In this code, the line drawn between the two multipart rectangles has arrows on both sides. I would not have expected the arrow on the left. Note that the arrow on the left is pointing upwards. Removing the two north
makes the left hand arrow disappear.
Now, if the option shorten >=1cm
is added, then we see just an upward arrow tip by itself floating in space, at the same level as the shortened arrow on the right. If we do instead shorten <=1cm, shorten >=1cm
, then there are arrows at the correct termination of the lines at both ends, with the left hand arrow pointing up as before.
In all these cases, the behavior with an ordinary rectangle is as expected.
Can anyone explain this behavior?
\documentclass[preview]{standalone}
\usepackage{tikz}
\usepackage[skip=2pt]{caption}
\usetikzlibrary{shapes, arrows}
\settowidth{\textwidth}{Multipart rectangles with no line shortening}
\begin{document}
\centering
\begin{tikzpicture}
\tikzstyle{line} = [draw, -latex']
% Multipart rectangle nodes
\tikzstyle{seq}=[rectangle split, rectangle split horizontal, rectangle split parts=#1, draw]
\node [seq=3] (leftrow1) at (0cm, 4cm){};
\node [seq=3] (tripletoprow) at (4cm, 4cm){};
% Add arrows on the top
%\path [line, shorten >=1cm] (leftrow1.two north) edge[out=90, in=90] node {}(tripletoprow);
%\path [line, shorten <=1cm, shorten >=1cm] (leftrow1.two north) edge[out=90, in=90] node {}(tripletoprow);
%\path [line, shorten <=1cm] (leftrow1.two north) edge[out=90, in=90] node {}(tripletoprow);
\path [line] (leftrow1.two north) edge[out=90, in=90] node {}(tripletoprow);
%%%%%%%%%%%%%%%%%%%%%%%%%%%%%%%%%%%%%%%%%%%%%%%%%%%%%%%%%%%%%%%%%%%%%%%%%%%%
% Regular rectangle nodes
%\tikzstyle{seq}=[rectangle, draw]
% Regular rectangle nodes
%\node [seq] (leftrow1) at (0cm, 4cm){};
%\node [seq] (tripletoprow) at (4cm, 4cm){};
% Add arrows on the top
%\path [line, shorten >=1cm] (leftrow1) edge[out=90, in=90] node {}(tripletoprow);
%\path [line, shorten <=1cm, shorten >=1cm] (leftrow1) edge[out=90, in=90] node {}(tripletoprow);
%\path [line, shorten <=1cm] (leftrow1) edge[out=90, in=90] node {}(tripletoprow);
%\path [line] (leftrow1) edge[out=90, in=90] node {}(tripletoprow);
\end{tikzpicture}
\captionof{figure}{Multipart rectangles with no line shortening}
\end{document}
NOTES ON THE ANSWER: Thanks to percusse for answering the question. I'm adding some notes about the answer here. This is a case where reading the documentation would have been helpful. :-) The PGF/TikZ manual documents the edge
operation in Section 16.12, starting pg 197. At the beginning of this section (pg 197) the manual says:
The edge operation works like a to operation that is added after the main path has been drawn, much like a node is added after the main path has been drawn. This allows you to have each edge to have a different appearance.

-----

* [To-do list]:
1. Answer these about the TikZ arrow post:
(a) Which way does the unexpected arrow on the left point?
(b) In which section of the PGF/TikZ manual is the edge operation documented?
(c) Who is thanked for answering the question?
2. Transcribe the TikZ arrow post word for word, everything from "In this code, the" down to "hand arrow disappear.".
3. Finish out the next part of the TikZ arrow post, picking up after its last sentence.
The entries that follow have no connection to the TikZ arrow post.

[Scene question entries]

-----

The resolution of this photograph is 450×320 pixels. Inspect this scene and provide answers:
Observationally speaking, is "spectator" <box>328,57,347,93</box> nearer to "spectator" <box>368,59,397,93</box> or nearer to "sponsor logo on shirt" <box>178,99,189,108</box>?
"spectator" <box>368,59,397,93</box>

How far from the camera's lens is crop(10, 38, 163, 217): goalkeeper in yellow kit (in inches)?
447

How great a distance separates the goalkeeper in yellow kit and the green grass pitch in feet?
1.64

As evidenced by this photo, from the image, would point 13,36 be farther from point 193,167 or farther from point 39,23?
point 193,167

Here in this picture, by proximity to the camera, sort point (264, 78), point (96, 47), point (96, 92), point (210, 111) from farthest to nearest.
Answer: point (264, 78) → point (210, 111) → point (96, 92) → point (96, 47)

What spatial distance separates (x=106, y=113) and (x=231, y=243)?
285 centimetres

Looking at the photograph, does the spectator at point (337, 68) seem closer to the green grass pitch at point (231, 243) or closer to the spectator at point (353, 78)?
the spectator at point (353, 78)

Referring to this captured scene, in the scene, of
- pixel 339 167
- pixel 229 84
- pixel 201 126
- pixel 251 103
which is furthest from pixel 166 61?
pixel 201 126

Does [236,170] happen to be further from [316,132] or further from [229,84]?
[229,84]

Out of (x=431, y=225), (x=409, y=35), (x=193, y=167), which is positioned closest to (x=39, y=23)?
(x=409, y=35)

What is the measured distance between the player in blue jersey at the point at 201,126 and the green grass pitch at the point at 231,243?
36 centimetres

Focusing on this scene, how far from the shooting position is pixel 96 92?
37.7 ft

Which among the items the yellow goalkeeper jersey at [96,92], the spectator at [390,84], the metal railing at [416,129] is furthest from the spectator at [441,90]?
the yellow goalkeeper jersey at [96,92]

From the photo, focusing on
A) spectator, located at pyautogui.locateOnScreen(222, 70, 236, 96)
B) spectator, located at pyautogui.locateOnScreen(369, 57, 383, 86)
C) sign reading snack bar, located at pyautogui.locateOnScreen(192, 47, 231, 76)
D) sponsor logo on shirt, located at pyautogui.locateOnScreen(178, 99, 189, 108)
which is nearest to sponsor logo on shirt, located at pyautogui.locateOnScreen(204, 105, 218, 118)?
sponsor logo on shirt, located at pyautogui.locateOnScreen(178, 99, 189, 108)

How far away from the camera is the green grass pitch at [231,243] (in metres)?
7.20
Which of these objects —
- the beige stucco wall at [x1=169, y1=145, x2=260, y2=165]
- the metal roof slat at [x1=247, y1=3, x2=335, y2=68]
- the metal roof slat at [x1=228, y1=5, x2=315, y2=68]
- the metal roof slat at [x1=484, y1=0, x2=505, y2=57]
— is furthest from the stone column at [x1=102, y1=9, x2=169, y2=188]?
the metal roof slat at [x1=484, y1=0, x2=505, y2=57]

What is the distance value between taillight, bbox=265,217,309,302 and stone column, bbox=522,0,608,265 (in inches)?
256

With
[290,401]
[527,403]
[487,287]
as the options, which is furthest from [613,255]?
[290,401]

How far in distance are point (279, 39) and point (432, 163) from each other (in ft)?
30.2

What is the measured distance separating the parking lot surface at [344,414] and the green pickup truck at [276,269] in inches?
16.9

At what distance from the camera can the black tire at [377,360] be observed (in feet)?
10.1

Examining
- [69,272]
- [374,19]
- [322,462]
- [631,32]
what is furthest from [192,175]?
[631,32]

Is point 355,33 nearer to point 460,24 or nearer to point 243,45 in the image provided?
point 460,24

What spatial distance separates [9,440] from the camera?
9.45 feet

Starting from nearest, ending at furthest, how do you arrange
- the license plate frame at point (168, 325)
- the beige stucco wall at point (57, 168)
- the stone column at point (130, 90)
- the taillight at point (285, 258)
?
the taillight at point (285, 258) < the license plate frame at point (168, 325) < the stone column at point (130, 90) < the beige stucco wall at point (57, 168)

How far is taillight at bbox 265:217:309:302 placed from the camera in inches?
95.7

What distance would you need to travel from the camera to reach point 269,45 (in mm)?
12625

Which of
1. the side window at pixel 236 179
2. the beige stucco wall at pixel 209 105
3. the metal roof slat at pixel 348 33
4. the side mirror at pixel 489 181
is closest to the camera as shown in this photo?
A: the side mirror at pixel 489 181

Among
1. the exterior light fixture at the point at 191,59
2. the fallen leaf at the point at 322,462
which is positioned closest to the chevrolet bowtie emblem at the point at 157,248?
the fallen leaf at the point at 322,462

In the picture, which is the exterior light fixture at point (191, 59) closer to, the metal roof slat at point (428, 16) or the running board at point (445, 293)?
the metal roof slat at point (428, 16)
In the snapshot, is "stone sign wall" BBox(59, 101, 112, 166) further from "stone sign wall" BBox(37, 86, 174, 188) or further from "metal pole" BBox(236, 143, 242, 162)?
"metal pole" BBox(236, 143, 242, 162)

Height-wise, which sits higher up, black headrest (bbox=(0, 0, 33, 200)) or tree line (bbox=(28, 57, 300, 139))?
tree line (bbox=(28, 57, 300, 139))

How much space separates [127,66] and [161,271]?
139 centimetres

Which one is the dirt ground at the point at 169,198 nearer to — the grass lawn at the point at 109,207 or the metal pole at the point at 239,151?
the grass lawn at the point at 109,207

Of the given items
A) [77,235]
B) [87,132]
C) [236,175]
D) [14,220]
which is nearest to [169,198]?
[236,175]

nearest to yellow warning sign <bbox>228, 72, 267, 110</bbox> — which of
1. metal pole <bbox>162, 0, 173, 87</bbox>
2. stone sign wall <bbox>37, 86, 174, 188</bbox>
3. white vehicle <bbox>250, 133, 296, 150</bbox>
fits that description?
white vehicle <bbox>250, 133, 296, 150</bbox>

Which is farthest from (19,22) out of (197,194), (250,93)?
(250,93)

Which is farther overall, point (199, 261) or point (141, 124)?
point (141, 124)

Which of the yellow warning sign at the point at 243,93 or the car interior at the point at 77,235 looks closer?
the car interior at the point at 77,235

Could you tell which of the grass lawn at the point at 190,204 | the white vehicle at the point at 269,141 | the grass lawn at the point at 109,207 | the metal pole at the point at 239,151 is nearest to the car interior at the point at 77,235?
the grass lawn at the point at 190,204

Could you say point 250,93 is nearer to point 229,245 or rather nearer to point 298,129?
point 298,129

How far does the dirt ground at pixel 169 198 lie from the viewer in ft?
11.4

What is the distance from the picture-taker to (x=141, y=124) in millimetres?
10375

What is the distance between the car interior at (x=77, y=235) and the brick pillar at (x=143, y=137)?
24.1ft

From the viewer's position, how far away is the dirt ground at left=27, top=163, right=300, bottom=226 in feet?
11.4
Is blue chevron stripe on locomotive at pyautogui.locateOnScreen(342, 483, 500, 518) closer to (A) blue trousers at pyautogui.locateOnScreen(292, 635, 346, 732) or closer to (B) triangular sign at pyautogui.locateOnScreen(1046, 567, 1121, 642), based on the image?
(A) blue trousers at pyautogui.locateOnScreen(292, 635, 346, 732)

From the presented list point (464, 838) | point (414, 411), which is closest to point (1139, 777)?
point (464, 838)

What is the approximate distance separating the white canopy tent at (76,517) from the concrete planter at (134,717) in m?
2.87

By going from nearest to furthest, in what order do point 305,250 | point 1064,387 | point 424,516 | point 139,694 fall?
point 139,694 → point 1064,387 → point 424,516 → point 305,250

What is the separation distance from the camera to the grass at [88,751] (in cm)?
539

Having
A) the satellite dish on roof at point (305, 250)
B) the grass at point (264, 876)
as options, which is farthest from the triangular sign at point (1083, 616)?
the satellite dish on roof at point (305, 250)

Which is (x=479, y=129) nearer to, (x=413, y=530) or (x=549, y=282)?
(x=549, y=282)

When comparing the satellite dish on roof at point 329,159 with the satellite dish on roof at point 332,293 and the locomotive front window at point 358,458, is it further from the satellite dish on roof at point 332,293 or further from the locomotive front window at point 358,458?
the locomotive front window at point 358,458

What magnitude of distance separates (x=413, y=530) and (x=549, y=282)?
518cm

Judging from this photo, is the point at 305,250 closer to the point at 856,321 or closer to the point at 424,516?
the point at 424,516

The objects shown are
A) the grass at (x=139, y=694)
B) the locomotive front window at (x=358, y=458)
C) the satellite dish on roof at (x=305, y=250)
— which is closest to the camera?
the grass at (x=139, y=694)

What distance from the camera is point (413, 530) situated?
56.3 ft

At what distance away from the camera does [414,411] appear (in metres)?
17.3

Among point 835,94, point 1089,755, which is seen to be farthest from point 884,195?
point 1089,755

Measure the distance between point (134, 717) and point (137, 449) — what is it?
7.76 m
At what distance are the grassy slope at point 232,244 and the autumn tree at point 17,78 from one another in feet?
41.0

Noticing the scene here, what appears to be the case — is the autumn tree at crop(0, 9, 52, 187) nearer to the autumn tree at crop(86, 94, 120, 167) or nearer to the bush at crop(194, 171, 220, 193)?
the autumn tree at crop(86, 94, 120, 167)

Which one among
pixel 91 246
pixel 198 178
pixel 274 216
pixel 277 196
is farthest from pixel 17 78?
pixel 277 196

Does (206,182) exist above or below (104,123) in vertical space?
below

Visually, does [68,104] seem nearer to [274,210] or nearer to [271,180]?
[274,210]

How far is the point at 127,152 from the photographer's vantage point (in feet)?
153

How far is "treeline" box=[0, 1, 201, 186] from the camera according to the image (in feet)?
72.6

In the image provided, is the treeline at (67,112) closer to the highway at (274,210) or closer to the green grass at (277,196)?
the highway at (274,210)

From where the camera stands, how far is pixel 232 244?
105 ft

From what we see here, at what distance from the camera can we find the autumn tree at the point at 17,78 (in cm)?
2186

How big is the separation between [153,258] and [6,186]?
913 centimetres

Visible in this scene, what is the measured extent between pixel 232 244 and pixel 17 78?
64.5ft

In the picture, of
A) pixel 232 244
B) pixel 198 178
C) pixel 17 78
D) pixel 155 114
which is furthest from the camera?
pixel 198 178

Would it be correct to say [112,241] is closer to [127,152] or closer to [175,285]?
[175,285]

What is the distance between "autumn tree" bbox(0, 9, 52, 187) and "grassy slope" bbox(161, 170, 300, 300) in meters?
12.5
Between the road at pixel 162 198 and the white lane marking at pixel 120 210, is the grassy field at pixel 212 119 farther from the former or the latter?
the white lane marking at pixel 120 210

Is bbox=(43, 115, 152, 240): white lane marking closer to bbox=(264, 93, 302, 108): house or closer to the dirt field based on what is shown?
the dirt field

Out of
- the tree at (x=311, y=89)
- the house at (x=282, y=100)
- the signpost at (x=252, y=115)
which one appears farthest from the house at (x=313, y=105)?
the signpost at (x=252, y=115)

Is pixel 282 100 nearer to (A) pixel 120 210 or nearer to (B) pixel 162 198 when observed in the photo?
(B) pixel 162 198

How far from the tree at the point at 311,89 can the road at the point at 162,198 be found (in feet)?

-----

* [Answers to each task]:
1.
(a) Upward.
(b) Section 16.12.
(c) percusse.

2.
In this code, the line drawn between the two multipart rectangles has arrows on both sides. I would not have expected the arrow on the left. Note that the arrow on the left is pointing upwards. Removing the two north
makes the left hand arrow disappear.

3.
The important point is the "added after the main path has been drawn" bit. Let us take a look at the path in my example, namely
\path [line] (leftrow1.two north) edge[out=90, in=90] node {}(tripletoprow);
What I thought this did was draw a path terminating in an arrow from the node leftrow1
to the node tripletoprow
.
What in fact happens is that two paths are being drawn. I don't know exactly how TikZ parses this code, but since the edge
command is being added "after the main path has been drawn", what is the "main path"? Well, it must come before the edge, so it has to be
\path [line] (leftrow1.two north) node {};
If you graph just this, you'll see that just an arrow is produced, pointing north from the multipart rectangle leftrow1
. This does not appear if node {}
is removed. I'm not sure why. In any case, the point is that this is a path of zero length. It starts and terminates at (leftrow1.two north)
and manifests itself as just an arrow head. So, this is the first path. The second path that is drawn is the edge, which is also a path terminating in an arrow head, since (pg 198)
As can be seen, the path of the edge operation inherits the options from the main path, but you can locally overrule them.
So the strange path with an arrow head on each side is actually two paths, one of zero length, and one not, but both terminating in arrow heads. Using shorten doesn't change anything. It just moves everything up a bit.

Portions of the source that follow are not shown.